Accordingly, there is a present need for a self contained gas powered surgical instrument for driving surgical fasteners into body tissue which instrument can be made of lighter materials and can be made disposable after use.
3. Objects of the Invention
Accordingly, it is one object of the present invention to provide a self contained gas powered surgical apparatus for driving fasteners into body tissue.
It is another object of the present invention to provide a serf contained endoscopic surgical apparatus which is powered by a low pressure pneumatic system contained within the apparatus.
It is yet a further object of the present invention to provide a self contained gas powered surgical apparatus insertable through a small incision or narrow tube for driving surgical fasteners into body tissue and cutting the body tissue between rows of staples.
Another object of the present invention is to provide a self contained gas powered surgical apparatus which is disposable after use.
A further object of the present invention is to provide a self contained gas powered surgical apparatus which may be selectively set to drive surgical fasteners in a variety of sequences.
Another object of the present invention is to provide a self contained gas powered surgical apparatus which is activatable to move through an entire sequence of operation by a single press of the actuator.

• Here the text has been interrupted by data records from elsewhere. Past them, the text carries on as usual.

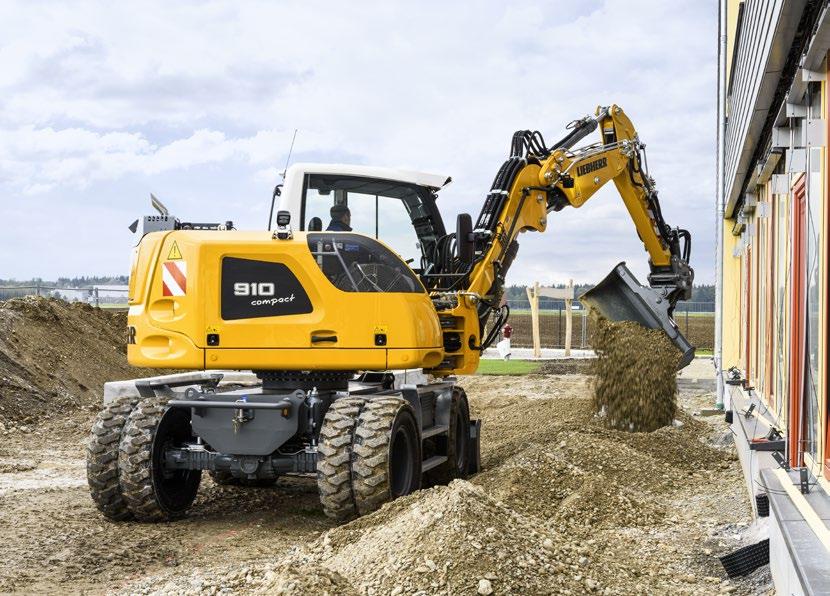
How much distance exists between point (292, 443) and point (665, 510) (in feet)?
10.4

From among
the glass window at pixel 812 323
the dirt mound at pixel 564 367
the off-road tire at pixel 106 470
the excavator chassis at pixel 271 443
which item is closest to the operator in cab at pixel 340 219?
the excavator chassis at pixel 271 443

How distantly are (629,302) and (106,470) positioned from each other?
6989 millimetres

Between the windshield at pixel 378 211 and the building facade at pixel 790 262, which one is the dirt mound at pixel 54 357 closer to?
the windshield at pixel 378 211

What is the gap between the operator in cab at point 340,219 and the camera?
30.4 ft

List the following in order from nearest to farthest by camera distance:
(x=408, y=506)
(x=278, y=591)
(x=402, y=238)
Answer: (x=278, y=591)
(x=408, y=506)
(x=402, y=238)

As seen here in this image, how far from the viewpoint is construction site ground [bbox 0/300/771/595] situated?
5.77 m

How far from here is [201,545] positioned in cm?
772

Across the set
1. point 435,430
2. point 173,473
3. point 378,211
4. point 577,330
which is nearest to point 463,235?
point 378,211

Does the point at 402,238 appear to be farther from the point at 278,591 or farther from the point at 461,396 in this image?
the point at 278,591

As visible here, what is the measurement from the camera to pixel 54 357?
19.0m

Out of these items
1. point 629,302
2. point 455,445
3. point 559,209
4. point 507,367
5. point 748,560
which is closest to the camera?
point 748,560

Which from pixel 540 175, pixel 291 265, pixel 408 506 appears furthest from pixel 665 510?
pixel 540 175

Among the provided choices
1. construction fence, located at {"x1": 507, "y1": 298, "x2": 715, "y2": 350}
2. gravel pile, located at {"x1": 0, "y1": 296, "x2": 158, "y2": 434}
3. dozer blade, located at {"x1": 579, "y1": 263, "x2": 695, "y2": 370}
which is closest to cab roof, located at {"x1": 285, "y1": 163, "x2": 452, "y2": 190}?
dozer blade, located at {"x1": 579, "y1": 263, "x2": 695, "y2": 370}

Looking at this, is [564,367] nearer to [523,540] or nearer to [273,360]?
[273,360]
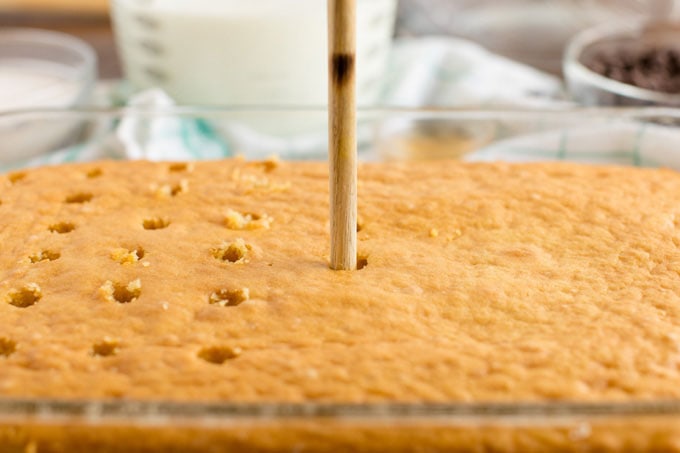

A further object of the present invention is to provide a self contained gas powered surgical apparatus having a gas metering element to prevent firing of the staples from the cartridge unless a sufficient quantity of gas is available to move the driving member through a full sequence of operation.
Another object of the present invention is to provide a self contained gas powered surgical apparatus having a clamping lockout mechanism which will prevent clamping of tissue unless the cartridge has been properly inserted in the instrument.
A further object of the present invention is to provide a serf contained gas powered surgical apparatus having sealing structure for inhibiting the escape of gas through the apparatus.
Another object of the present invention is to provide a self contained gas powered surgical apparatus having counter structure for displaying the number of times the instrument has been fired.
A further object of the present invention is to provide a self contained gas powered surgical apparatus with lockout structure to disable the apparatus after a predetermined number of firings.
Still another embodiment of the present invention is to provide a self contained gas powered surgical apparatus having a mechanism for preventing premature actuation of the instrument during shipment.
Another object of the present invention is to provide a self contained gas powered surgical apparatus having structure for frictionally engaging tissue disposed between the jaws of the instrument prior to the clamping thereof.
Yet another object of the present invention is to provide a self contained gas powered surgical apparatus having a mechanism for inhibiting external exposure of a tissue cutting structure following a tissue cutting and ligating procedure.
These and other objects of the present invention will become more readily apparent to those skilled in the art from the following description of the invention.